Our study has several strengths. This-meta analysis was performed using the most updated survival analysis with a relatively sufficient follow-up duration of each trial, which supports the credibility of the data used in this analysis. Moreover, we separated PD-L1 expression levels into three subgroups with mutually exclusive categories, which could help with clinical decision-making processes using each patient’s PD-L1 status. Actually, previous study also analysed the relative effects of the checkpoint inhibitors in second- or later-line settings for advanced NSCLC26. However, this study evaluated the efficacies by PD-L1 expression level in an overlapping manner, such as ≥1%, ≥5%, ≥10%, and ≥50%. Our work differs from the study in that hazard ratios of overall survival in the range of 1–49% PD-L1 expression was computed in a robust way, providing more practical evidence. We also included 3688 patients with information about measurable PD-L1 expression level from seven randomised controlled trials, thereby securing adequate power to detect genuine differences. On the contrary, we faced several limitations during this study. First, the HRs and 95% CIs for the PD-L1 1–49% subgroup were calculated by the formula. Although we identified that this estimation could be a reasonable approximation, caution is needed when interpreting results of the PD-L1 1–49% group. However, for example, a survival analysis presenting the HR of the PD-L1 1–49% subgroup in the Keynote 010 trial27 that was shown at the 2016 ASCO annual meeting reported a pooled HR of 0.75 (95% CI, 0.62–0.91), and our study estimated the calculated HR of 0.76 (95% CI, 0.64–0.89) for the PD-L1 1–49% subgroup. It seems that there is little difference between two values considering the data from our study were retrieved from a longer follow-up period10, indicating our calculation could be a robust estimation. Second, as mentioned above, the VENTANA SP142 assay has slightly different properties compared to those of the other two tests, Dako 22C3 and 28-8. Third, other potential effect modifiers, such as previous radiotherapy history or imbalance in the number of patients between the checkpoint inhibitors and chemotherapy groups by PD-L1 expression subgroups were not considered.
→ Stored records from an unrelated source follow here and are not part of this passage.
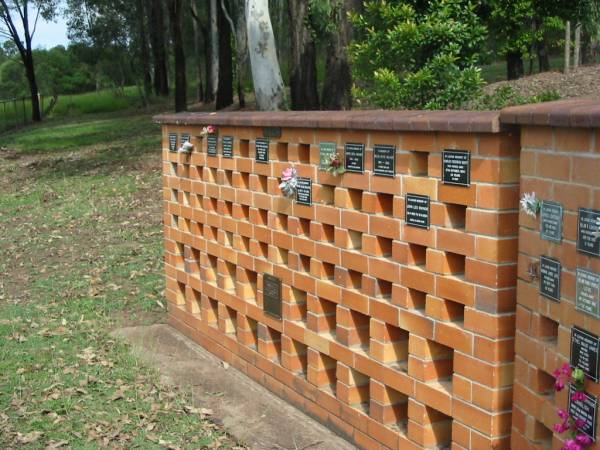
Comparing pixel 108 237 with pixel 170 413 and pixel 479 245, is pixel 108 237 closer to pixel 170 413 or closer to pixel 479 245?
pixel 170 413

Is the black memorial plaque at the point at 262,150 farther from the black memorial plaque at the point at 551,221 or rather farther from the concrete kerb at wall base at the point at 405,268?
the black memorial plaque at the point at 551,221

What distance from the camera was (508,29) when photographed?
8.30 metres

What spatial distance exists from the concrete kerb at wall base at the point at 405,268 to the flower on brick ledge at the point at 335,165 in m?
0.06

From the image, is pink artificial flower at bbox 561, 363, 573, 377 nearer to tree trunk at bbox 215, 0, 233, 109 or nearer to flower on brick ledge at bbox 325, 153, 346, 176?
flower on brick ledge at bbox 325, 153, 346, 176

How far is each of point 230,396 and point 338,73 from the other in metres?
8.54

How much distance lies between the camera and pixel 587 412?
2.96m

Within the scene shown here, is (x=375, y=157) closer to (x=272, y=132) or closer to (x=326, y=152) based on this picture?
(x=326, y=152)

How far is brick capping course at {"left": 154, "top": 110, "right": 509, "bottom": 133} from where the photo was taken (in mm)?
3553

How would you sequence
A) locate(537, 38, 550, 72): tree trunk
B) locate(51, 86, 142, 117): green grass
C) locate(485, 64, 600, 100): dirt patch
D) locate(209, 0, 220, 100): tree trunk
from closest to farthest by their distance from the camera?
1. locate(485, 64, 600, 100): dirt patch
2. locate(537, 38, 550, 72): tree trunk
3. locate(209, 0, 220, 100): tree trunk
4. locate(51, 86, 142, 117): green grass

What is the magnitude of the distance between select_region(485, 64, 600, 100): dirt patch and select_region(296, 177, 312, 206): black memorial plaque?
904cm

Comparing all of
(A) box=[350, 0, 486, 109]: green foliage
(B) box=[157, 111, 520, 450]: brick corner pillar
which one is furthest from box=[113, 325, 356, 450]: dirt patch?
(A) box=[350, 0, 486, 109]: green foliage

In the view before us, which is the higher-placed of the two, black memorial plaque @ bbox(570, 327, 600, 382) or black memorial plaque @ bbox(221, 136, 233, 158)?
Result: black memorial plaque @ bbox(221, 136, 233, 158)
Despite these limitations, to the best of our knowledge, this NMA is the first study that performs a pooled analysis of seven checkpoint inhibitor trials with a focus on PD-L1 expression status.
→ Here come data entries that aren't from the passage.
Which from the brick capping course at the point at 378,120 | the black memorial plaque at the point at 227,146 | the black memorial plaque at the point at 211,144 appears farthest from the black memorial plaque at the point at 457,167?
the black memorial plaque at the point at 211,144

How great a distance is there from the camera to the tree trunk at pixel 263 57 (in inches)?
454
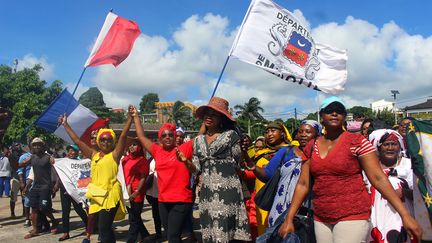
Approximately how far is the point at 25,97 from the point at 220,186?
30.7 metres

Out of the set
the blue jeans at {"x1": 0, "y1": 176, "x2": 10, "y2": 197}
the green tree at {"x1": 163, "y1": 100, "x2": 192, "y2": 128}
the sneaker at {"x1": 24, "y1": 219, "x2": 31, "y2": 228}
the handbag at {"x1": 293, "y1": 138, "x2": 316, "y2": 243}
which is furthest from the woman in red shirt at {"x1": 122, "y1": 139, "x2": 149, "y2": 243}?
the green tree at {"x1": 163, "y1": 100, "x2": 192, "y2": 128}

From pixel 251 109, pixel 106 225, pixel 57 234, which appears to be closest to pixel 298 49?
pixel 106 225

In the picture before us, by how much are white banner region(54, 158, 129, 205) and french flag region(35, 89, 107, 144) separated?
2.24ft

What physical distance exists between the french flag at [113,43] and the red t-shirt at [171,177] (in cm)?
261

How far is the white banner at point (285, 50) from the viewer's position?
246 inches

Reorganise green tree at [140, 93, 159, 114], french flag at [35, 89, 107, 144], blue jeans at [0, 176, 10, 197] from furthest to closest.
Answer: green tree at [140, 93, 159, 114], blue jeans at [0, 176, 10, 197], french flag at [35, 89, 107, 144]

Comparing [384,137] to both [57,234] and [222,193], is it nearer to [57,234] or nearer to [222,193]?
[222,193]

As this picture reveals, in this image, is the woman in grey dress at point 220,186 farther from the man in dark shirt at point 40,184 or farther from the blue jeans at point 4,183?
the blue jeans at point 4,183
In conclusion, for advanced NSCLC patients checkpoint inhibitors showed a more remarkable effect in the PD-L1 ≥ 50% subgroup than in the PD-L1 < 1% or PD-L1 1–49% subgroups. The subset NMA of the second- or later-line setting trials demonstrated the probabilities for each checkpoint inhibitor of being the best treatment by PD-L1 expression level. Based on our results, we carefully recommend atezolizumab, nivolumab, and nivolumab in patients with expressions of PD-L1 < 1%, PD-L1 1–49%, PD-L1 ≥ 50%, respectively.